We are so happy to announce the eleventh London Information Retrieval Meetup, a free evening meetup aimed to Information Retrieval passionates and professionals who are curious to explore and discuss the latest trends in the field.
This time the meetup will be an online event, due to COVID-19.
Registration required for zoom link: REGISTER HERE
Date: 14th December 2021 | 6:15-8:00 PM (GMT)
The event will be structured with 1 technical talk, with a Q&A session after the talk.
[starting at 6:15]
After a short welcome & latest news speech from our Founder Alessandro Benedetti, we will proceed to the first talk.
JO KRISTIAN BERGUM
Jo works as a distinguished engineer at Yahoo where he spends his time working on Vespa, the open-source big data serving engine.
Taking the neural search paradigm shift to production
Search is going through a paradigm shift, sometimes referred to as the “BERT revolution.” The introduction of pre-trained language transformer models like BERT has brought significant advancements in search and document ranking state-of-the-art.
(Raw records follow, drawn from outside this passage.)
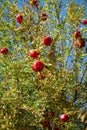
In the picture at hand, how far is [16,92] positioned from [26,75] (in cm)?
46

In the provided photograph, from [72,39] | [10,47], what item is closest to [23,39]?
[10,47]

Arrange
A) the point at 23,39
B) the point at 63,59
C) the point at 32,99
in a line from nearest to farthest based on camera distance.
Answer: the point at 32,99 → the point at 63,59 → the point at 23,39

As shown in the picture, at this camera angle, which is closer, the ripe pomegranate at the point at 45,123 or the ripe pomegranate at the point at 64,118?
the ripe pomegranate at the point at 64,118

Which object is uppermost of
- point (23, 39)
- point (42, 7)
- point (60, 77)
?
point (42, 7)

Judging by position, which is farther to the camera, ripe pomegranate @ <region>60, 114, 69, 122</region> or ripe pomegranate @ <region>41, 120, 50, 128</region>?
ripe pomegranate @ <region>41, 120, 50, 128</region>

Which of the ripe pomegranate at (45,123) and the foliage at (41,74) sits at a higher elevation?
the foliage at (41,74)

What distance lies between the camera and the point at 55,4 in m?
9.59

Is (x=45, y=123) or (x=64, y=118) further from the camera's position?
(x=45, y=123)

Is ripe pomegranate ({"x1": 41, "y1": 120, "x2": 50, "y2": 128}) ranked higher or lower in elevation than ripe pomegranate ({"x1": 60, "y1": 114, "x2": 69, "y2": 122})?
lower

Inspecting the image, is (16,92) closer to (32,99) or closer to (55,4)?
(32,99)

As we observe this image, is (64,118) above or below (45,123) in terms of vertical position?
above

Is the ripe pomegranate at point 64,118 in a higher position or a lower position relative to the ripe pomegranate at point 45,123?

Bringing these promising methods to production in an end-to-end search serving system is not trivial. It requires substantial middleware glue and deployment effort to connect open-source tools like Apache Lucene, vector search libraries (e.g., FAISS), and model inference servers. However, the open-source serving engine Vespa, which Yahoo has developed since 2003, offers features that enable implementing state-of-the-art retrieval and ranking methods using a single serving engine stack, significantly reducing deployment complexity, cost, and failure modes.
This talk gives an overview of the Vespa search serving architecture and features enabling expressing state-of-the-art retrieval and ranking methods. We dive into Vespa’s implementations of sub-linear retrieval algorithms for sparse and dense representations to produce candidate documents for (re-)ranking efficiently. Vespa allows expressing the end-to-end multi-stage retrieval and ranking pipeline, including inference using transformer models. We also touch on real-world application constraints, such as filtering and search result diversification.